Excerpt to read:
Anonymous Monk has asked for the wisdom of the Perl Monks concerning the following question:

I have two while loops that read the same file and it works.
If Possible please advise how I can combine these two and make the script shorter. I tried some ways but couldnt get it to work. Here is the part I am working with:
open(TMPFILE,"<page.html") || die "Cant open: $!"; while (<TMPFILE>) { chomp; my $myFile = join('',<TMPFILE>); if ($myFile =~ /'(\d{3})wordONE/) { $data = $1; } } close TMPFILE; open(TMPFILE,"<page.html") || die "Cant open: $!"; while (<TMPFILE>) { chomp; my $myFile2 = join('',<TMPFILE>); if ($myFile2 =~ /(\d{3})wordTWO/) { $data2 = $1; } } close TMPFILE; #Do stuff with $data and #data2

Replies are listed 'Best First'.
Re: Combining while statements
by broquaint (Abbot) on Jun 17, 2003 at 13:21 UTC
    I don't believe your code is working quite how you think - you're iterating over TMPFILE, then slurping it's contents with the join (which also means you're missing the first line) and then performing a match on that string, repeating the same procedure, and then performing another match on the same string. A simple reduction might look like this (explained below)
    open(TMPFILE, "page.html") or die("Can't open page.html: $!") my($data, $data2); { local $/; local $_ = <TMPFILE>; ($data) = /'(\d{3})wordONE/; ($data2) = /(\d{3})wordTWO/; } close(TMPFILE);
    That slurps TMPFILE (by undefining $/) into a localised $_ then performs two matches on $_ saving the contents captured in the parentheses into the variables $data and $data2 respectively. This should produce the same (and more reliable) result of the code you demonstrated.
    HTH

    _________
    broquaint

(jeffa) Re: Combining while statements
by jeffa (Bishop) on Jun 17, 2003 at 13:24 UTC
    I really wish you would have:
    1. given us a sample of the data file you are working with
    2. shown us what you really want out of that data
    That being said, if the file is small enough, you could just slurp it into a scalar, run a generic regex on that scalar and capture the results into an array:
    open TMPFILE,'page.html' or die "Can't open: $!"; my $data = do {local $/;<TMPFILE>}; my @data = $data =~ /(\d{3})word/g; print "$_\n" for @data;
    hope this helps :)

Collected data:
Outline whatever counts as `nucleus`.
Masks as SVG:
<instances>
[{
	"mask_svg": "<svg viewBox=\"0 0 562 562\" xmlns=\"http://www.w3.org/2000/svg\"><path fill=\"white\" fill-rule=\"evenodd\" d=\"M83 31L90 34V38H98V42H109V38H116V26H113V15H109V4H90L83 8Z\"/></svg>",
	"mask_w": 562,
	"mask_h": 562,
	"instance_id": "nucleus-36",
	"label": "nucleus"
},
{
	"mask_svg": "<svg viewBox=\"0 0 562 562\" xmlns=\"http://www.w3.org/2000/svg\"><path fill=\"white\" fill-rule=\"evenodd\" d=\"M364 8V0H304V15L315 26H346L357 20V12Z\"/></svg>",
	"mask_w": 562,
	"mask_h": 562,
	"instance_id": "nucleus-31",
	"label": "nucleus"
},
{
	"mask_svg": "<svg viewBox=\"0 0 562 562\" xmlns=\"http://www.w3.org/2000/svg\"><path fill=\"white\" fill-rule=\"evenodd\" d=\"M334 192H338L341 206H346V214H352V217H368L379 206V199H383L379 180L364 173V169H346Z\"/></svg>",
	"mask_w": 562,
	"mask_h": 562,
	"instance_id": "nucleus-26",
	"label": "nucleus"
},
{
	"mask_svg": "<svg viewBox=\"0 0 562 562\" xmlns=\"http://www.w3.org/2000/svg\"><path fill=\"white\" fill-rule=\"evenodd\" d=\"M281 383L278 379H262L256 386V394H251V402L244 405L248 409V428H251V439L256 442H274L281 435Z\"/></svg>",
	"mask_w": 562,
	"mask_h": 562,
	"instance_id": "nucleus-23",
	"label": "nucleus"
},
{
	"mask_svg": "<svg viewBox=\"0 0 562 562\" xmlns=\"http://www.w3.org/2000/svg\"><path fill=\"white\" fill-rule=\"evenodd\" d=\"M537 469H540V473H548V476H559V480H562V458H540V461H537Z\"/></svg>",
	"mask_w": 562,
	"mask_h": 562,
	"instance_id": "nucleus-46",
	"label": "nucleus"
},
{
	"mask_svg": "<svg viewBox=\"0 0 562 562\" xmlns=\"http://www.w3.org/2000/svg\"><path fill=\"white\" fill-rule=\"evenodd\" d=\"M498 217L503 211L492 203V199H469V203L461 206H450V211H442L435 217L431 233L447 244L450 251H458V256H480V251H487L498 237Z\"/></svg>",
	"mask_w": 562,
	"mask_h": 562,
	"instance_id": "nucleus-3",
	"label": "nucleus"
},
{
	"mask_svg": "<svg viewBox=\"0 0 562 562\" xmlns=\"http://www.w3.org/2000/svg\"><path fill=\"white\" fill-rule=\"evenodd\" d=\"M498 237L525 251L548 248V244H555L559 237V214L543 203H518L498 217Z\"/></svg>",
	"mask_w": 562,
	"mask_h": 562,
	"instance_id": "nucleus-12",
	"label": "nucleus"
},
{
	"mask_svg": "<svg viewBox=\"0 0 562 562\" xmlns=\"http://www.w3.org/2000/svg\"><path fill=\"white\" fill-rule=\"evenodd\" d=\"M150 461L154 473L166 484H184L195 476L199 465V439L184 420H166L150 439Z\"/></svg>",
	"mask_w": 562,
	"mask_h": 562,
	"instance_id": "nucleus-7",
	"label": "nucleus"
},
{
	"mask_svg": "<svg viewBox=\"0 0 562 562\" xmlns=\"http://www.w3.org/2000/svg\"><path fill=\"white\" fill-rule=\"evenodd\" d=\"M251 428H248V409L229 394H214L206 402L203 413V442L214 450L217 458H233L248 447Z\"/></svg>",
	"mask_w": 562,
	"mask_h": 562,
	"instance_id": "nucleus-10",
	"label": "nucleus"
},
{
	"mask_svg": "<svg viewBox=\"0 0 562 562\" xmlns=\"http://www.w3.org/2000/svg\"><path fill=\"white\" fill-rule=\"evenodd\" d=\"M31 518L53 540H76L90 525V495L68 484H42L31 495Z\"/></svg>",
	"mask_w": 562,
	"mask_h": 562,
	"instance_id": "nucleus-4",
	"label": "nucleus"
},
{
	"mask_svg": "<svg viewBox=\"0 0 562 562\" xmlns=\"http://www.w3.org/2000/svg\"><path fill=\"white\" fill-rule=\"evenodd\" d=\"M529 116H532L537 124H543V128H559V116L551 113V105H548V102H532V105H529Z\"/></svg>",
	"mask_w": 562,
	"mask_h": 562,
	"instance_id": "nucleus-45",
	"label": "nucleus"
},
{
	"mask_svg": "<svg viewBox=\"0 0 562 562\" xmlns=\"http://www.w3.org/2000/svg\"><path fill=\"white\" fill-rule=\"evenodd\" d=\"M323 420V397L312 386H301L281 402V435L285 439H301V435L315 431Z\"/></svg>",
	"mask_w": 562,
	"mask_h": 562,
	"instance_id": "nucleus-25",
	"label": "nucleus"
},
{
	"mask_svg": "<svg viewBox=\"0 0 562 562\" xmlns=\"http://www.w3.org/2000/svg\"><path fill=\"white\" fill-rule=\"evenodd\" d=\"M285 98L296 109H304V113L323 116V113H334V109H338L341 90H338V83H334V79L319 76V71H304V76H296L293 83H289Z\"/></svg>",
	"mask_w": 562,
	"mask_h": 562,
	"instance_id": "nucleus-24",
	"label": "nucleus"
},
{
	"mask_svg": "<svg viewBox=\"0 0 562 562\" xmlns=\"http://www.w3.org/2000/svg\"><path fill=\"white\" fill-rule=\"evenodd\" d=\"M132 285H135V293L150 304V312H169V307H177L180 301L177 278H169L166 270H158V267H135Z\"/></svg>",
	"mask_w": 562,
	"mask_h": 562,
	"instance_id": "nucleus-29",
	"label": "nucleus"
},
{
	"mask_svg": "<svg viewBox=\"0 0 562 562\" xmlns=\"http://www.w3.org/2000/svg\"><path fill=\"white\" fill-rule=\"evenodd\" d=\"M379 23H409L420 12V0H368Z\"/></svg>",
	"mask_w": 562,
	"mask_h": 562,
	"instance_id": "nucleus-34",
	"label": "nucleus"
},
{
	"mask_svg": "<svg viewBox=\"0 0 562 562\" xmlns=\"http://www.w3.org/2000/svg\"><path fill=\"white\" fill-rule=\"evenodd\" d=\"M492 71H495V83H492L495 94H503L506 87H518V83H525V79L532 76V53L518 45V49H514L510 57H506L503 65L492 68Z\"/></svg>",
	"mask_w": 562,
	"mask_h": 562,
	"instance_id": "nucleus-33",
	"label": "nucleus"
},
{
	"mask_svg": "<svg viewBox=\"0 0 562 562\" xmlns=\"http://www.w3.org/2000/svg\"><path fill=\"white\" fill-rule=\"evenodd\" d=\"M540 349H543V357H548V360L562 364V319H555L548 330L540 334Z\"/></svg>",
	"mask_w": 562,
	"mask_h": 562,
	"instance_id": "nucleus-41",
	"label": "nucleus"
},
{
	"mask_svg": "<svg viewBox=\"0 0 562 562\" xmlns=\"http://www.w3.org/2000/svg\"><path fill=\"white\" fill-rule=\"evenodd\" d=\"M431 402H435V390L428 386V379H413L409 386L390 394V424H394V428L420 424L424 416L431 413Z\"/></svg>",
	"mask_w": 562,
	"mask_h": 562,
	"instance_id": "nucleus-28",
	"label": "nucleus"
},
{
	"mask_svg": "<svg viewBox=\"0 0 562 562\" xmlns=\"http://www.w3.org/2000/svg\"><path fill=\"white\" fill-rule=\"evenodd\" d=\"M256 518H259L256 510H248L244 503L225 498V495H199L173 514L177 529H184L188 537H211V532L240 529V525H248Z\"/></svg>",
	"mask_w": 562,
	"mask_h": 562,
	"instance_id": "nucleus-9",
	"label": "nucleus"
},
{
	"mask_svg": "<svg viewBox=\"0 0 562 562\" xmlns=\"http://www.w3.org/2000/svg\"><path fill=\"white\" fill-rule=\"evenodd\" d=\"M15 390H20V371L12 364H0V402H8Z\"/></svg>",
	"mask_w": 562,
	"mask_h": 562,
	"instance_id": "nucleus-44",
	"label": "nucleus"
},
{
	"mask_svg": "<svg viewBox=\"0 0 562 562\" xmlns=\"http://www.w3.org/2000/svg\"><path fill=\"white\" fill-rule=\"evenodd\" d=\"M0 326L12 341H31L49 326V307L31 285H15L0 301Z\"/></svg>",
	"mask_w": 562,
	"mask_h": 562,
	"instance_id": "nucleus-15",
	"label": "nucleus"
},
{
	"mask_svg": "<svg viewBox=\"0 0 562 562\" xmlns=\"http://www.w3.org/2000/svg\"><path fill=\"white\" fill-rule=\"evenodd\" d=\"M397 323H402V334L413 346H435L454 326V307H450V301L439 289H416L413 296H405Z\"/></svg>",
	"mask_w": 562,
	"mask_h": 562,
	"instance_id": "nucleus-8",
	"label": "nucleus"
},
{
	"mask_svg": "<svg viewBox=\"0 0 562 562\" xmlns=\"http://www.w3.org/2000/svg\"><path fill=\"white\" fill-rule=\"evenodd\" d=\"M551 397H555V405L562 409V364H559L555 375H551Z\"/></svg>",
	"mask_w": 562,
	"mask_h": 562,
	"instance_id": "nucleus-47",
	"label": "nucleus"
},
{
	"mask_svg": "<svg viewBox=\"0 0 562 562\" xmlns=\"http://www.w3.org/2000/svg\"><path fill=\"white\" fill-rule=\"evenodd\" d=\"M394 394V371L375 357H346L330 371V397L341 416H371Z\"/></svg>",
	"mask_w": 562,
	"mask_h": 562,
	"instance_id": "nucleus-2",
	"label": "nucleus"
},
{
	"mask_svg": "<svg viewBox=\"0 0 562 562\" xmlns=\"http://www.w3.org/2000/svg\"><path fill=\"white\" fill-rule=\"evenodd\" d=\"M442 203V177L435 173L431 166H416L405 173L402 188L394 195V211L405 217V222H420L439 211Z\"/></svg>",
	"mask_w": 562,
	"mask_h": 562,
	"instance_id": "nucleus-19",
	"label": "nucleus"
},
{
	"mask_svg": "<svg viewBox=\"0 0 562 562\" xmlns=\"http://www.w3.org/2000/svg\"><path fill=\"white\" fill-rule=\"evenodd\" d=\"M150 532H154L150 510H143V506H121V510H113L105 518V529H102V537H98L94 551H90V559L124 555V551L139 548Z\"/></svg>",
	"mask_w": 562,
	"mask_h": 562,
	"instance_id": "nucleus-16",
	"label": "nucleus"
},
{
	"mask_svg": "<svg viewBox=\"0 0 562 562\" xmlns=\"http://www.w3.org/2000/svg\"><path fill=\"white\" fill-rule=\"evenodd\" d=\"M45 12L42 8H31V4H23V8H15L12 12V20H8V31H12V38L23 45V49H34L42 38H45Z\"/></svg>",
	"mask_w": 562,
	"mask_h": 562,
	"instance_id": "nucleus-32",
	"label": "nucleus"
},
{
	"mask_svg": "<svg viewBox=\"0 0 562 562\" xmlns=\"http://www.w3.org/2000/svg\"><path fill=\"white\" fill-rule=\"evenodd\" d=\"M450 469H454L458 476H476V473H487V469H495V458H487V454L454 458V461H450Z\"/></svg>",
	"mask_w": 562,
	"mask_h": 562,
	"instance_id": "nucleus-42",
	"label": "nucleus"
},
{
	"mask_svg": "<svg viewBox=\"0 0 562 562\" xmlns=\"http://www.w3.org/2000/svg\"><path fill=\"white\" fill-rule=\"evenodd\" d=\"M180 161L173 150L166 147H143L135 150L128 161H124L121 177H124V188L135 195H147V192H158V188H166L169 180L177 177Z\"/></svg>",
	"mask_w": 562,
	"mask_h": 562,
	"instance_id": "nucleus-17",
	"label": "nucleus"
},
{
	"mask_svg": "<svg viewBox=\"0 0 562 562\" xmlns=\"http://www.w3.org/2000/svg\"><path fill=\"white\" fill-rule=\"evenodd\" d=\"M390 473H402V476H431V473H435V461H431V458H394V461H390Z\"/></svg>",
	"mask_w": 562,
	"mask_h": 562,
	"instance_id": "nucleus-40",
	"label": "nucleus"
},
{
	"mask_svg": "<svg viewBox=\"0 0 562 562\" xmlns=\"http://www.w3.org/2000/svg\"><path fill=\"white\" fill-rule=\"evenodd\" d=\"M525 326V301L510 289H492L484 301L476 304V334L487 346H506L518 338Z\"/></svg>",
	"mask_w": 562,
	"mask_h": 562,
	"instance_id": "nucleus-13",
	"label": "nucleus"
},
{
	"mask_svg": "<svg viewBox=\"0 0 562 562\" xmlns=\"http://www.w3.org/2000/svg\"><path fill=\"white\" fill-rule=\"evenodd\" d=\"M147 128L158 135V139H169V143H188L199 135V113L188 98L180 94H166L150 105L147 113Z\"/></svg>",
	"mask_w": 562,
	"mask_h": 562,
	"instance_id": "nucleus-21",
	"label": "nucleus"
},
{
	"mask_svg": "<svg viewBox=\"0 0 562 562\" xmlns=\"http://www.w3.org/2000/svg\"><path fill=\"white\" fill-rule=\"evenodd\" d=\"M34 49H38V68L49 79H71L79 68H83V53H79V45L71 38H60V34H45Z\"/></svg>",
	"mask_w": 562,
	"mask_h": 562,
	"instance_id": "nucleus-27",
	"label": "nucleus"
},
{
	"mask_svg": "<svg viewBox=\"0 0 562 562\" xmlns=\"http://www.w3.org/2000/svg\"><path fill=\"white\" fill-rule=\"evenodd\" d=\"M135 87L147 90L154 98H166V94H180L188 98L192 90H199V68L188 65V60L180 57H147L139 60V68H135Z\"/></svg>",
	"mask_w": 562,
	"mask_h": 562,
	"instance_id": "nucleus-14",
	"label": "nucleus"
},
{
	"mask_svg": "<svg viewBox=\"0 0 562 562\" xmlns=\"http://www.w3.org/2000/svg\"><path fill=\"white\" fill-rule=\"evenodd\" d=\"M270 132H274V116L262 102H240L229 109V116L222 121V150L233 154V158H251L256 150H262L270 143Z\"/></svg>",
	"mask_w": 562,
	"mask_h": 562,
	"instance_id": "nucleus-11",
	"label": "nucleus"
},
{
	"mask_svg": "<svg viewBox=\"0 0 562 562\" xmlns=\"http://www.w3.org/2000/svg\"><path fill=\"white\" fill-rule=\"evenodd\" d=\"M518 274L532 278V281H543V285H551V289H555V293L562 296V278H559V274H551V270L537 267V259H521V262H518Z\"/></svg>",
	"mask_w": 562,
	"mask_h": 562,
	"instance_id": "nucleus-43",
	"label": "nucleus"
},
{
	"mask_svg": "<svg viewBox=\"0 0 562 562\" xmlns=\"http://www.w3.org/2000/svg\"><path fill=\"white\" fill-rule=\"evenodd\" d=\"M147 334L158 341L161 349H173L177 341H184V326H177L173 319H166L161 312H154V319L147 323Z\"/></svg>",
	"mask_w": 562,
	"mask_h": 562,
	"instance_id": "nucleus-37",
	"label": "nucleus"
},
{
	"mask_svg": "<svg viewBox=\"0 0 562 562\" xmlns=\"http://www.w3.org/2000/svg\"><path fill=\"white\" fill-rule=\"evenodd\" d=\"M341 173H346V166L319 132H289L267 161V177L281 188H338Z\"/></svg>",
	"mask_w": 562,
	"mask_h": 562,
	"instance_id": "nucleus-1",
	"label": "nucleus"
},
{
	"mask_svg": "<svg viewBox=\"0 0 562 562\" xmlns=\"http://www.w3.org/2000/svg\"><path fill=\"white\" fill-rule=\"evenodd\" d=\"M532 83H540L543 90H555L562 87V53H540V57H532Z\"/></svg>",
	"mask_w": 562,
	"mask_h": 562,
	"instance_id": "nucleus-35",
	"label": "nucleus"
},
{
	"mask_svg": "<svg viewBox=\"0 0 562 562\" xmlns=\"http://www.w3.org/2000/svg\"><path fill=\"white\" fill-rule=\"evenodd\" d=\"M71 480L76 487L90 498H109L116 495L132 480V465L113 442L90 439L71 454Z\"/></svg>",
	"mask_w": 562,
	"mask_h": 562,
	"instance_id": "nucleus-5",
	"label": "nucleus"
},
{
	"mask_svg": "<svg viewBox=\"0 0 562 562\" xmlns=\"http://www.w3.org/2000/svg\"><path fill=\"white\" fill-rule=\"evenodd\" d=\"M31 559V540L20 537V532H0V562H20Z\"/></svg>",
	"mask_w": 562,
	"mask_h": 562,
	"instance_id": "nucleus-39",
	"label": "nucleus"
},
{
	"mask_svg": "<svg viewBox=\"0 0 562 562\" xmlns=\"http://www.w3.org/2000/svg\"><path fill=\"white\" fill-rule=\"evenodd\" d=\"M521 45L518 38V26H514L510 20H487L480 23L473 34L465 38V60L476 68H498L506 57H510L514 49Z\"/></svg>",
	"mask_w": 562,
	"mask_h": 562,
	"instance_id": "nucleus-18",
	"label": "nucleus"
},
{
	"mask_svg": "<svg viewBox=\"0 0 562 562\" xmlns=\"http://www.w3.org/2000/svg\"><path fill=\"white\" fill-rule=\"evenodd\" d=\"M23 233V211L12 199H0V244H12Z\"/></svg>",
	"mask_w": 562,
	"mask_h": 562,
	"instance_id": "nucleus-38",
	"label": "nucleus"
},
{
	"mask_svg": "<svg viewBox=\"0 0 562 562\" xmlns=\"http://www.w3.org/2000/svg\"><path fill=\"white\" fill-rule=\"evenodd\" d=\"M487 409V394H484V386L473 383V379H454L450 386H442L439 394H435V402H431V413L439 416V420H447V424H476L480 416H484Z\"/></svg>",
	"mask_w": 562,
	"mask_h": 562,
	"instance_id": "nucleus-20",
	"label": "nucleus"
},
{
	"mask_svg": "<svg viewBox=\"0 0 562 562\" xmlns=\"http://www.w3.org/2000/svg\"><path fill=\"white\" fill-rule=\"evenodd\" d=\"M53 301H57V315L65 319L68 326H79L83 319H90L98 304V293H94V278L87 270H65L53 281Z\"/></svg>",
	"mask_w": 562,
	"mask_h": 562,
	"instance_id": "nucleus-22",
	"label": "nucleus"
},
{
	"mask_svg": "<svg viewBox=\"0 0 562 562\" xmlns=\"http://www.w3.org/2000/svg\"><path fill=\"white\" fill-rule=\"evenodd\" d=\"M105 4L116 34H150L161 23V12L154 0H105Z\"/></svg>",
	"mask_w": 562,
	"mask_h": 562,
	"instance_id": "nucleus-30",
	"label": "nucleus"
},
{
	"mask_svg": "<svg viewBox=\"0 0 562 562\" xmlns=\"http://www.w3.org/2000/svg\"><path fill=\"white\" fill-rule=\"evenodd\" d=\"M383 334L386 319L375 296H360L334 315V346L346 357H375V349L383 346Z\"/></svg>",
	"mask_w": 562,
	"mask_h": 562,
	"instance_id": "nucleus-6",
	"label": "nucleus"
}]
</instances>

Job: List every distinct variable that appears in the code jeffa posted in the Perl thread.

Answer to the task: $!, $data, $/, @data, $_